### Written problem:
Please rewrite the material below with "camera" swapped for "viewer" everywhere and nothing else changed. Omit the pictures from your version.

### Data records:
-- -- --
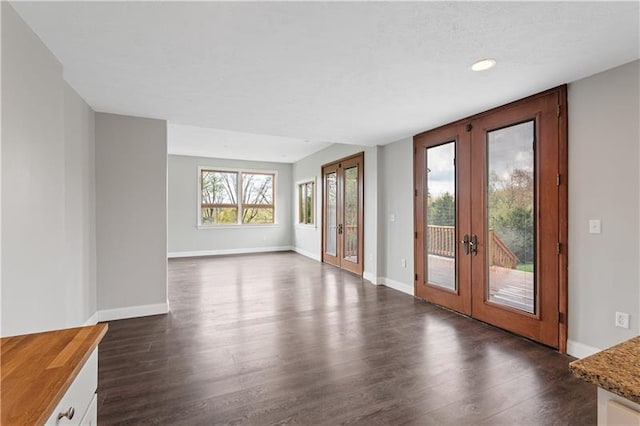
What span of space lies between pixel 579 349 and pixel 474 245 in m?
1.30

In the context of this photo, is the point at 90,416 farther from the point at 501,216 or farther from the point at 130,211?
the point at 501,216

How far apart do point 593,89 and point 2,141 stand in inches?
161

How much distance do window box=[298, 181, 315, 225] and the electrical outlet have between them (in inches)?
244

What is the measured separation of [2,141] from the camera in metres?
1.53

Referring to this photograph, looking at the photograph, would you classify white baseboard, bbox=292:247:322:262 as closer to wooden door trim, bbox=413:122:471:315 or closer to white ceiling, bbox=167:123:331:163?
white ceiling, bbox=167:123:331:163

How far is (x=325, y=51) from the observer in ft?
6.97

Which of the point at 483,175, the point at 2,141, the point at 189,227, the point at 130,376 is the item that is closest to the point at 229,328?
the point at 130,376

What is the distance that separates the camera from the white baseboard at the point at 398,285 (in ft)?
15.3

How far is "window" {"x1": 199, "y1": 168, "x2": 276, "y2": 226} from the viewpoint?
841 cm

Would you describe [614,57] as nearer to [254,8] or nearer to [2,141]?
[254,8]

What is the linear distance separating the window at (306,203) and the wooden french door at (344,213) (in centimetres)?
81

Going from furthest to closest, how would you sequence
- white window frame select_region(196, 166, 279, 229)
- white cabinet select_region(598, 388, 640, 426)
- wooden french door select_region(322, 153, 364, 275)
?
1. white window frame select_region(196, 166, 279, 229)
2. wooden french door select_region(322, 153, 364, 275)
3. white cabinet select_region(598, 388, 640, 426)

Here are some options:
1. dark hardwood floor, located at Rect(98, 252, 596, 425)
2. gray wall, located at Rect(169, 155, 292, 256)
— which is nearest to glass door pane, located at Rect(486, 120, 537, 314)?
dark hardwood floor, located at Rect(98, 252, 596, 425)

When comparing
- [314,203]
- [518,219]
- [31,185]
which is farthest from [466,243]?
[314,203]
-- -- --
### Correct response:
What span of space lies between pixel 579 349 and pixel 474 245 in m?
1.30

In the context of this photo, is the point at 90,416 farther from the point at 501,216 or farther from the point at 130,211?
the point at 501,216

How far apart do point 593,89 and point 2,141 stand in inches?
161

How much distance do window box=[298, 181, 315, 225] and the electrical outlet have between them (in inches)?
244

What is the measured separation of [2,141] from the viewer in metres?
1.53

Referring to this photograph, looking at the photograph, would you classify white baseboard, bbox=292:247:322:262 as closer to wooden door trim, bbox=413:122:471:315 or closer to white ceiling, bbox=167:123:331:163?
white ceiling, bbox=167:123:331:163

How far is (x=325, y=51) from the observer in ft?
6.97

Which of the point at 483,175, the point at 2,141, the point at 189,227, the point at 130,376 is the item that is closest to the point at 229,328?
the point at 130,376

What is the distance that separates the viewer from the white baseboard at the point at 398,285 (in ft)?
15.3

How far is "window" {"x1": 199, "y1": 168, "x2": 276, "y2": 226} from the viewpoint?
841 cm

Would you describe [614,57] as nearer to [254,8] or nearer to [2,141]?
[254,8]

What is the linear distance separating the window at (306,203) and the wooden french door at (344,213) (in centimetres)?
81

Going from furthest to closest, how would you sequence
- white window frame select_region(196, 166, 279, 229)
- white cabinet select_region(598, 388, 640, 426)
- wooden french door select_region(322, 153, 364, 275)
?
1. white window frame select_region(196, 166, 279, 229)
2. wooden french door select_region(322, 153, 364, 275)
3. white cabinet select_region(598, 388, 640, 426)

Here are some options:
1. dark hardwood floor, located at Rect(98, 252, 596, 425)
2. gray wall, located at Rect(169, 155, 292, 256)
— which is nearest to glass door pane, located at Rect(486, 120, 537, 314)?
dark hardwood floor, located at Rect(98, 252, 596, 425)

When comparing
- [314,203]
- [518,219]
- [31,185]
which is farthest from [466,243]?
[314,203]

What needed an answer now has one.